Meskipun mereka berdua berada di Langit Kedua Alam Dewa Awal, Lei Dong berada dalam situasi berbahaya. Serangan petirnya berbalik menyerang dirinya sendiri. Ular listrik itu melilit tubuhnya.
Ketika Cook dan Jeremy melihat Wright unggul, mereka segera mengambil keputusan. Cook tiba-tiba berkata, “Wright, anak ini tangguh. Kemarilah dan lawan dia. Kami akan membantumu menghadapinya.”
Cook dan Jeremy ingin bertukar lawan dengan Wright. Mereka ingin melemparkan benda yang terbakar dari Shi Yan ke Wright.
Wright terkejut. Dia berbalik, wajahnya muram. “Kalian berdua bergandengan tangan, tapi kalian tidak bisa mengalahkannya? Apa kalian tidak mengerti perintah dari keluarga?”
Dia berpikir bahwa Cook dan Jeremy belum berusaha sebaik mungkin.
Cook dan Jeremy memaksakan senyum. Mereka berubah menjadi sinar api dan sinar es yang terbang menuju Wright.
Anehnya, Shi Yan tidak menghentikan mereka.
Dia berdiri di tepi danau surgawi. Cahaya magis keluar dari pupil matanya saat dia menatap celah ruang yang perlahan menutup.
Dia tahu seseorang telah membantunya secara diam-diam. Orang itu telah memengaruhi celah ruang yang dibuat Shi Yan untuk mengarahkan bola es dan api Cook dan Jeremy ke ruang lain.
Orang itu pastilah ahli berbahaya yang membawa Shi Yan ke sini dan menyegel Area Bintang Langit Petir. Shi Yan tidak tahu apa yang diinginkan orang itu. Melihat Cook dan Jeremy menyelinap pergi, dia melepaskan Kesadaran Jiwanya untuk mengirim pesan. “Pendahulu, apa maksudmu?”
Dia tahu bahwa pendahulu itu pasti ada di sekitar.
Sayangnya, orang itu tidak menjawabnya. Celah ruang yang dia ciptakan tertutup. Ruang itu menjadi mulus kembali.
Di dalam cekungan ruang angkasa yang kacau, DeCarlos sedang membuat beberapa segel tangan magis di tempat berkumpulnya berkas cahaya. Segel tangan yang dibuatnya mengembang dengan cepat.
Bola cahaya besar yang diciptakan oleh kekuatan api dan es Cook dan Jeremy terkompresi. Tak lama kemudian, bola cahaya besar itu menyusut menjadi kristal seukuran kepalan tangan dengan energi api dan es yang bergerak di dalamnya. Sungguh menakjubkan.
“Energi yang dahsyat. Akan sia-sia jika aku membiarkannya meledak.” DeCarlos meraih kristal itu dan tersenyum puas.
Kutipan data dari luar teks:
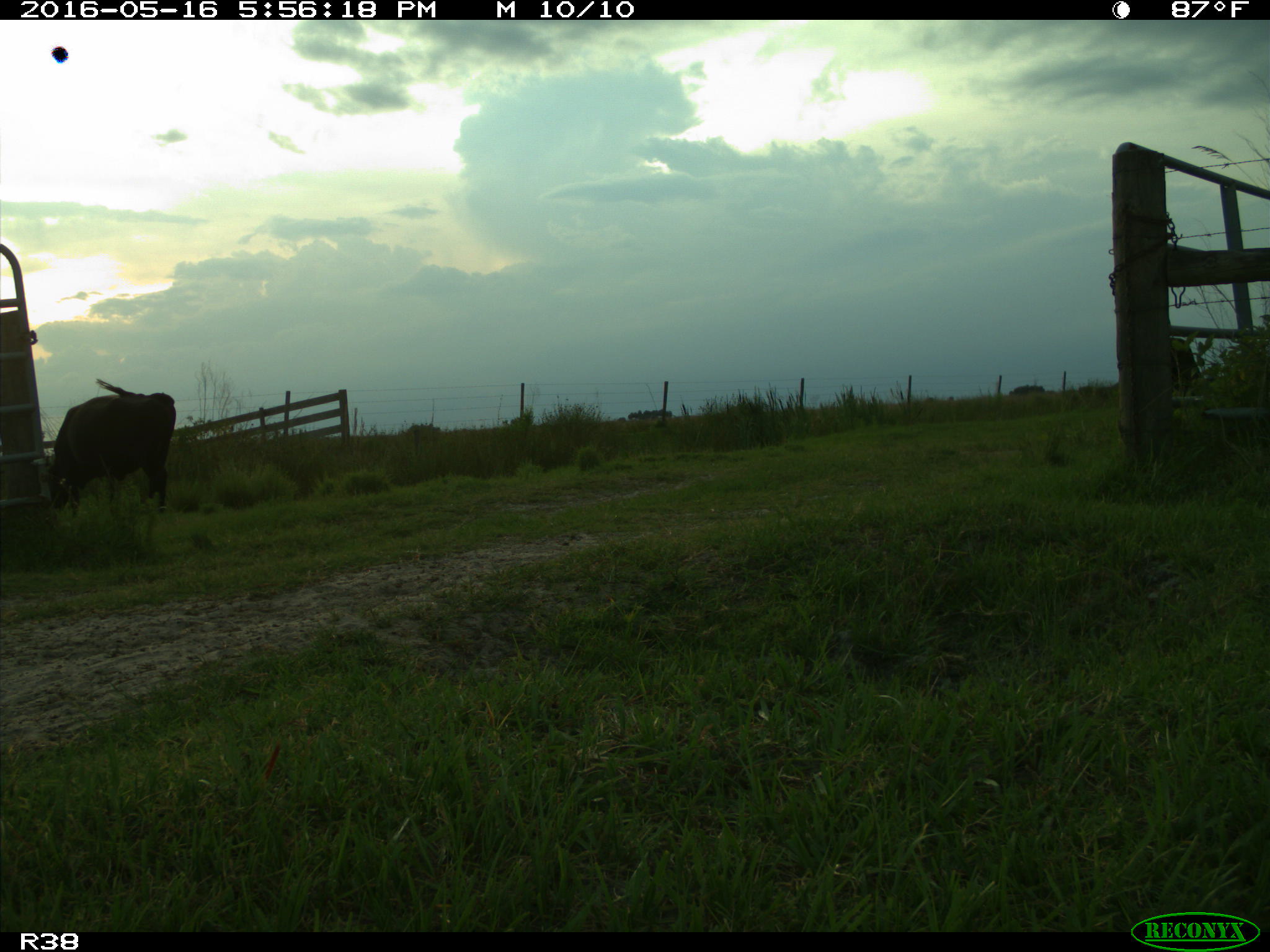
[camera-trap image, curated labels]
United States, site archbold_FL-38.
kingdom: Animalia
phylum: Chordata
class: Mammalia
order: Artiodactyla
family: Bovidae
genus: Bos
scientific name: Bos taurus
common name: domestic cow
Bos taurus (domestic cow).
Sebuah pedang ruang angkasa muncul di matanya ketika dia merobek celah ruang angkasa dan melihat ke arah Shi Yan. “Kau memiliki Upanishad kekuatan Pemakan. Kau membutuhkan energi. Aku tidak akan memberikan benda ini kepadamu.”
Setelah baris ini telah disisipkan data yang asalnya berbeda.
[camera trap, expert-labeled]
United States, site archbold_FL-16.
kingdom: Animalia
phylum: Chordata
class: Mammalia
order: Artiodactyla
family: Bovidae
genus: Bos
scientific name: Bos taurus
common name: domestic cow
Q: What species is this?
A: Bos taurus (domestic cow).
Dia melemparkan bola itu. Kristal itu bermanuver, bergerak melalui ruang angkasa, dan jatuh di suatu area.
—————————-
Sebuah pulau kecil di Laut Tak Berujung, Daratan Grace.
Sosok cantik Xia Xin Yan duduk di atas batu di tepi laut. Menatap air biru tua, matanya yang indah penuh kerinduan.
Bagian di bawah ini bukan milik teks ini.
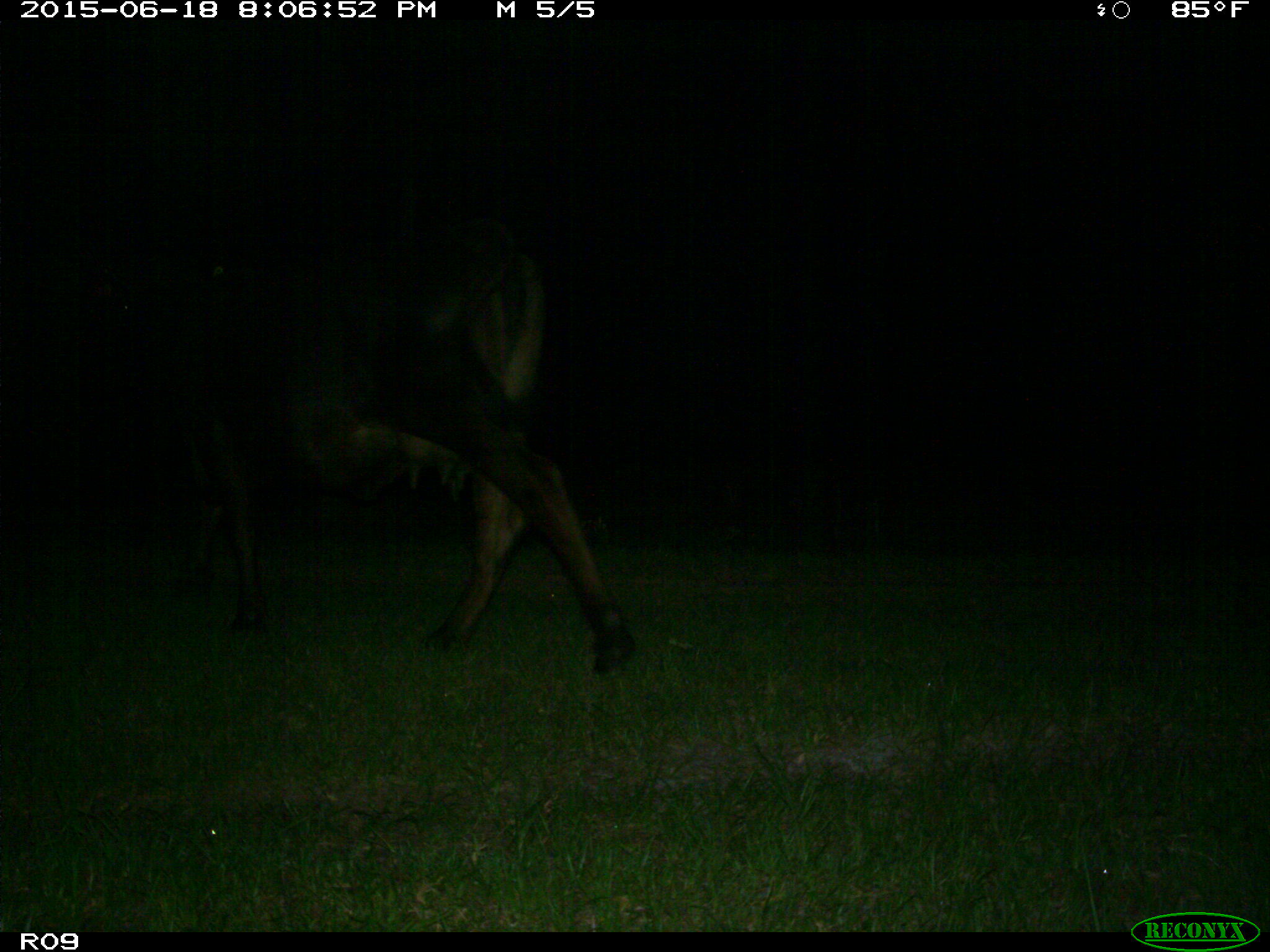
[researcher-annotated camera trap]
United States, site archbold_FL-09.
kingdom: Animalia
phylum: Chordata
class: Mammalia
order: Artiodactyla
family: Bovidae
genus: Bos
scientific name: Bos taurus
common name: domestic cow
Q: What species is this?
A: Bos taurus (domestic cow).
Gambaran di kepalanya terus berubah seperti sungai waktu yang mengalir deras dari masa lalu. Kenangan dan adegan antara dirinya dan Shi Yan selama lebih dari dua ratus tahun terputar kembali di kepalanya. Dia seolah mengendalikan senjata tajam yang dapat bergerak menembus waktu. Jiwanya dapat mengunjungi waktu yang berbeda atau bahkan pergi ke masa lalu…
Sebuah kristal tiba-tiba jatuh dari langit dan mendarat di sanggul rambutnya. Kemudian, seperti setetes air, kristal itu meresap perlahan ke kepalanya.
Dia menggigil dan tak kuasa menatap langit. Mata indahnya dipenuhi dengan kejutan yang tak dapat dijelaskan.
Aliran energi murni keluar dari energinya. Dengan cepat, alamnya berubah.
Di dalam cekungan ruang yang kacau, garis pandang DeCarlos dapat menembus lapisan ruang untuk melihatnya, matanya tampak bingung. Dia bergumam pada dirinya sendiri, “Ruang… Waktu…”
Pada saat yang sama, dia mendengar pesan dari Shi Yan. Namun, dia hanya terkekeh dan tidak menjawab.
——————————–
Area Bintang Langit Petir.
Shi Yan mematahkan harapan di benaknya, wajahnya kembali dingin seperti biasanya. Dia menatap Cook, Jeremy, dan Wright, menyeringai jahat.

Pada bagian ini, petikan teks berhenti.